WORK TO COMPLETE:
Extract the full set of records that follows, word for word.

DATA FOR THIS EXERCISE:
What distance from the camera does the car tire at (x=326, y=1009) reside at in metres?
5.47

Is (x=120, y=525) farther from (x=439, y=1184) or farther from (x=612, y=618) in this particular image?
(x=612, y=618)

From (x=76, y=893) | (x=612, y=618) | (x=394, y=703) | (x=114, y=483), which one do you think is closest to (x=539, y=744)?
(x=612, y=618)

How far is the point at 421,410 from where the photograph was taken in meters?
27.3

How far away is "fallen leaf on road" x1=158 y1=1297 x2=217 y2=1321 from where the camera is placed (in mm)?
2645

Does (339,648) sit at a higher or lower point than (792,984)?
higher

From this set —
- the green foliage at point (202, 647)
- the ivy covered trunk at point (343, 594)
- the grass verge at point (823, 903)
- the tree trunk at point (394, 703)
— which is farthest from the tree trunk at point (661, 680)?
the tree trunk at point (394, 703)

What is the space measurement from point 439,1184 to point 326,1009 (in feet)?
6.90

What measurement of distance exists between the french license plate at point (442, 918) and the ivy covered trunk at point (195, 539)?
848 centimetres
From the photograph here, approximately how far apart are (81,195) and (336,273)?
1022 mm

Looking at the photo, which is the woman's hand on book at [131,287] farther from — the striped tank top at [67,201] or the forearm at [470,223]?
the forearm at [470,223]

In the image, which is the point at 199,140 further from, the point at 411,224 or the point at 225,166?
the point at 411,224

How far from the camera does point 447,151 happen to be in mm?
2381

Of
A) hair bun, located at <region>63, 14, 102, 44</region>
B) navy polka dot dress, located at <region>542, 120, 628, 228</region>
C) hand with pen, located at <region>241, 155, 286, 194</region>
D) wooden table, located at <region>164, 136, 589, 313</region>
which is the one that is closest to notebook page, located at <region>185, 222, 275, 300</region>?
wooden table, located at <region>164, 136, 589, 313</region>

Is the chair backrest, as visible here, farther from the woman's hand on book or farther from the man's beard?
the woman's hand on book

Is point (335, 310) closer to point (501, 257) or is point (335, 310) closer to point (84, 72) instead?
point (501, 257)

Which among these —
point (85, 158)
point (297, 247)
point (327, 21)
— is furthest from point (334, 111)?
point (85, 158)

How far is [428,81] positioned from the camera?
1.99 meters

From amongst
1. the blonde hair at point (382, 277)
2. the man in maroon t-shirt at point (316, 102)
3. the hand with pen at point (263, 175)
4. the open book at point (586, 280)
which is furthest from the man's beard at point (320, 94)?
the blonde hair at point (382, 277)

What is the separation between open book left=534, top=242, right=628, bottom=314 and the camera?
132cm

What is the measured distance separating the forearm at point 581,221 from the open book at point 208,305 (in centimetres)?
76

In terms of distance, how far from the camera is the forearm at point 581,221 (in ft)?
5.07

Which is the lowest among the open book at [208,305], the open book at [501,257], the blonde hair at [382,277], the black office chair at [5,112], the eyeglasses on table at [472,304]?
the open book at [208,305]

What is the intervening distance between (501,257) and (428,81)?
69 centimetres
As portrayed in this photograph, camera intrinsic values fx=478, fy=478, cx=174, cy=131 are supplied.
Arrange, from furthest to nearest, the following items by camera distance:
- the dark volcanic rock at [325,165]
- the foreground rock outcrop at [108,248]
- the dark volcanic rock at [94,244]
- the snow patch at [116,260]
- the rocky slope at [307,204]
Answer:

OUTPUT BELOW:
What distance from the camera does the car tire at (x=326, y=1009) reside at in metres?
5.47

Is (x=120, y=525) farther from (x=439, y=1184) or farther from (x=612, y=618) in this particular image?
(x=612, y=618)

From (x=76, y=893) | (x=612, y=618) | (x=394, y=703) | (x=114, y=483), which one do you think is closest to (x=539, y=744)?
(x=612, y=618)

How far is the point at 421,410 from where the photograph was taken in meters?
27.3

How far away is "fallen leaf on road" x1=158 y1=1297 x2=217 y2=1321 from where the camera is placed (in mm)?
2645

Does (339,648) sit at a higher or lower point than (792,984)?
higher

From this set —
- the green foliage at point (202, 647)
- the ivy covered trunk at point (343, 594)
- the grass verge at point (823, 903)
- the tree trunk at point (394, 703)
— which is farthest from the tree trunk at point (661, 680)?
the tree trunk at point (394, 703)

What is the space measurement from point 439,1184 to point 326,1009 (in feet)?
6.90

What measurement of distance exists between the french license plate at point (442, 918) and the ivy covered trunk at point (195, 539)?
848 centimetres
From the photograph here, approximately how far apart are (81,195) and (336,273)?
1022 mm

Looking at the photo, which is the woman's hand on book at [131,287] farther from — the striped tank top at [67,201] or the forearm at [470,223]?
the forearm at [470,223]

In the image, which is the point at 199,140 further from, the point at 411,224 or the point at 225,166?
the point at 411,224

How far from the camera does point 447,151 happen to be in mm?
2381

Of
A) hair bun, located at <region>63, 14, 102, 44</region>
B) navy polka dot dress, located at <region>542, 120, 628, 228</region>
C) hand with pen, located at <region>241, 155, 286, 194</region>
D) wooden table, located at <region>164, 136, 589, 313</region>
which is the one that is closest to notebook page, located at <region>185, 222, 275, 300</region>?
wooden table, located at <region>164, 136, 589, 313</region>

Is the chair backrest, as visible here, farther from the woman's hand on book or farther from the man's beard?
the woman's hand on book

Is point (335, 310) closer to point (501, 257) or is point (335, 310) closer to point (84, 72) instead?
point (501, 257)

Which among these —
point (85, 158)
point (297, 247)
point (327, 21)
— is furthest from point (334, 111)?
point (85, 158)

How far is [428,81] positioned from the camera?
1.99 meters

From amongst
1. the blonde hair at point (382, 277)
2. the man in maroon t-shirt at point (316, 102)
3. the hand with pen at point (263, 175)
4. the open book at point (586, 280)
which is furthest from the man's beard at point (320, 94)?
the blonde hair at point (382, 277)

What is the separation between open book left=534, top=242, right=628, bottom=314 and the camera?
132cm

What is the measured distance separating the forearm at point 581,221 from the open book at point 208,305 (in centimetres)?
76

In terms of distance, how far from the camera is the forearm at point 581,221 (in ft)?
5.07

Which is the lowest among the open book at [208,305], the open book at [501,257], the blonde hair at [382,277], the black office chair at [5,112], the eyeglasses on table at [472,304]?
the open book at [208,305]

What is the intervening distance between (501,257) and (428,81)?
69 centimetres
As portrayed in this photograph, camera intrinsic values fx=478, fy=478, cx=174, cy=131 are supplied.
Arrange, from furthest to nearest, the following items by camera distance:
- the dark volcanic rock at [325,165]
- the foreground rock outcrop at [108,248]
- the dark volcanic rock at [94,244]
- the snow patch at [116,260]
- the rocky slope at [307,204]
Answer:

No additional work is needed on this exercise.